## Qué se solicita
1. Responda estas preguntas sobre el texto acerca de la certeza y la verdad:
(a) ¿En qué apotegma creyó Descartes encontrar una absoluta certeza?
(b) ¿Qué procedimiento, más complicado que la verificación, exigen algunos como Popper?
(c) ¿Qué se impone en los contradictores, según el último párrafo?
2. Prosiga el texto acerca de la certeza y la verdad a partir de su última oración.

Con las experiencias de Galileo se desarrolla el conocimiento científico. Con él también la convicción de que el saber debe gozar de un alto grado de certeza si quiere ser tal. Quizá por esta razón, Descartes se preocupó por partir en su filosofía de una absoluta certeza y creyó encontrarla en su famoso apotegma, “pienso, luego existo”. Comenzó dudando de todo menos de que dudaba. Creyó ver en esta evidencia el fundamento en el cual hacer descansar toda su construcción intelectual.

 

Es posible que la unión de ambas influencias cognitivas, en particular la exigencia científica, haya contribuido al escepticismo y al relativismo actual. Se debe tener presente que el científico impone rigurosos métodos de verificación, y para algunos –como para Popper– un procedimiento algo más complicado aún, la falsación. Siendo tan exigentes con los conocimientos –tanto los científicos como los filósofos modernos– se ha terminado por perder la esperanza de alcanzar la verdad.

 

Desde entonces, la filosofía se ha vuelto cada vez más escéptica. Muchos filósofos contemporáneos han renunciado simplemente a buscar la verdad. Hay quienes consideran que su función tiene que limitarse a descubrir y cuestionar los principios que orientan a la sociedad para develar, de este modo, los intereses ideológicos escondidos.

 

Aceptando lo difícil de alcanzar la verdad en plenitud, que los conocimientos siempre son perfectibles, que ellos sólo se alcanzan de un modo paulatino y suponen un esfuerzo permanente y que frecuentemente la verdad se mezcla con errores, se puede concluir, sin embargo, que el hombre pese a las limitaciones se va acercando cada vez más a su conocimiento. El proceso de consecución es, por eso, normalmente dialéctico. Es decir, que resulta de continuas polémicas y contradicciones. Por lo tanto se impone en los contradictores una gran tolerancia frente a las ideas adversas excepto que afecten gravemente el bien común. Partiendo de esta premisa, quiero señalar la función del sentido común en la vida diaria y, de un modo especial, en la filosofía.

## Material proporcionado
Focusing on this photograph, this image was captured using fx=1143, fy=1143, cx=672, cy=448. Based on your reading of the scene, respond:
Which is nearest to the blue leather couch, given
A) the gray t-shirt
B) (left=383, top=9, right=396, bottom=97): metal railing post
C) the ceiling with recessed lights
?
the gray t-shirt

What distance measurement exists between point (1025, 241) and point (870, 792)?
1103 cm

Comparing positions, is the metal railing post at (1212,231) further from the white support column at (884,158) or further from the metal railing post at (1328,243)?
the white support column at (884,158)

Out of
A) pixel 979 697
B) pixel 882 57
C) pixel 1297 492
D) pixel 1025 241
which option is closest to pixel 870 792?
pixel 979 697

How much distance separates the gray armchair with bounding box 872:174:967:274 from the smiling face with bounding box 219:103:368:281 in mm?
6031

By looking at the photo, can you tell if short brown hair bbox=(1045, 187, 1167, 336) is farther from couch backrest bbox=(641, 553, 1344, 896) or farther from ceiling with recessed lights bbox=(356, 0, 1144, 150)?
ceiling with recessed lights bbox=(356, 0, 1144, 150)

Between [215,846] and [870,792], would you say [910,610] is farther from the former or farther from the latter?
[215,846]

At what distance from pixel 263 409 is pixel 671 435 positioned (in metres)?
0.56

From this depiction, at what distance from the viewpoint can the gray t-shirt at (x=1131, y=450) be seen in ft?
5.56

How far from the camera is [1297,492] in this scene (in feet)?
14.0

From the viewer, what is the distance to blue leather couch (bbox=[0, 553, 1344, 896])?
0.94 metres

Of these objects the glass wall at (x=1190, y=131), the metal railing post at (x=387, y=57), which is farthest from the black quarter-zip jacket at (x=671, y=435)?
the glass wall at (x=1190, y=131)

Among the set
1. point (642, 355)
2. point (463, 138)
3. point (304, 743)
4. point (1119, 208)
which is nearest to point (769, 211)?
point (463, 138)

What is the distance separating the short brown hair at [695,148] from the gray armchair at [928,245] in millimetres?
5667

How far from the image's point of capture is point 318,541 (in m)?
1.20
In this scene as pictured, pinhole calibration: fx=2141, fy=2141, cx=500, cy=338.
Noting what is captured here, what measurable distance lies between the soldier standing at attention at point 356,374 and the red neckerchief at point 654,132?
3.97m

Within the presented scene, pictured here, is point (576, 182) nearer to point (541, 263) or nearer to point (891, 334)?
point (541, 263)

## Resultados del ejercicio
1.
(a) En "pienso, luego existo".
(b) La falsación.
(c) Una gran tolerancia frente a las ideas adversas, excepto que afecten gravemente el bien común.

2.
Una insólita paradoja

 

Es curioso que el hombre dude de su capacidad cognoscitiva precisamente en una época en que los espectaculares éxitos de la unión de la ciencia con la técnica le han permitido conquistas jamás soñadas. Se ha logrado, por ejemplo llegar a la luna, clonar seres humanos, transplantar órganos, producir bombas de hidrógeno con un tremendo poder explosivo, construir computadoras cada vez más sofisticadas… y, sin embargo, se duda del poder de la mente para llegar a la verdad. Se explicaría esta duda si el hombre estuviera cada vez más sometido a la servidumbre de la naturaleza. Pero si, por el contrario, se acrecienta su dominio, si con los nuevos conocimientos se logran conquistas que lo convierten en su dueño, ¿cómo explicarlas si no se admite la capacidad de percibir la verdad? ¿No constituye esa actitud una verdadera paradoja?

 

Como si esta paradoja fuera de importancia menor, hay otra implícita en la actitud escéptica. El modernismo en nombre de la razón se burló de la fe, la ridiculizó y denigró. Obrar y conocer por la fe resultó ser un comportamiento retrógrado e irracional, indigno de un científico y aun de una persona sensata. Pero, ahora, al negar la capacidad de conocer la verdad, el hombre es echado en manos de la fe. Porque, para ser coherente, toda decisión debe ser consecuencia de ciertos principios o premisas muy generales. Si se es escéptico, sólo se puede decidir venciendo las inevitables dudas y temores, producto de la ignorancia. El hombre se dice: no sé cuál es la decisión correcta, pero creo que debe ser ésta. De igual manera, en materia teórica: no sé cómo se hizo el mundo, ni si somos libres, pero creo o supongo tal cosa. Porque la fe –también la fe religiosa– es un conocimiento imperfecto, con titubeos y vacilaciones que se vencen. Como no es razonable obrar al azar, porque sería absurdo, debemos hacerlo bajo la influencia de la voluntad o del sentimiento, o sea, bajo la influencia de la fe.

 

El sentido común

 

Conviene comenzar precisando su noción. ¿Qué es el sentido común? Pero a su nombre y a que continuamente nos referimos a él, no es fácil explicarlo. Según el Diccionario Espasa-Calpe, es “la facultad, que la generalidad de las personas tienen, de juzgar razonablemente las cosas”. Sería algo así como el buen sentido. Razonar bien en las diversas circunstancias de la vida, sin que se pueda a veces justificar este juicio.

 

Chesterton, con su conocido y agudo humor, dice que consiste en dejarse guiar por lo que todo el mundo acepta, que una carabela no es un conjunto de maderas amontonadas, que un chancho es un chancho y no un gato o que “la diferencia entre la greda y el queso, o entre cerdos y pelícanos no es una mera ilusión o encandilamiento de nuestra mente, extraviada, cegada por una luz única; es ni más ni menos lo que todos sentimos que en realidad existe”.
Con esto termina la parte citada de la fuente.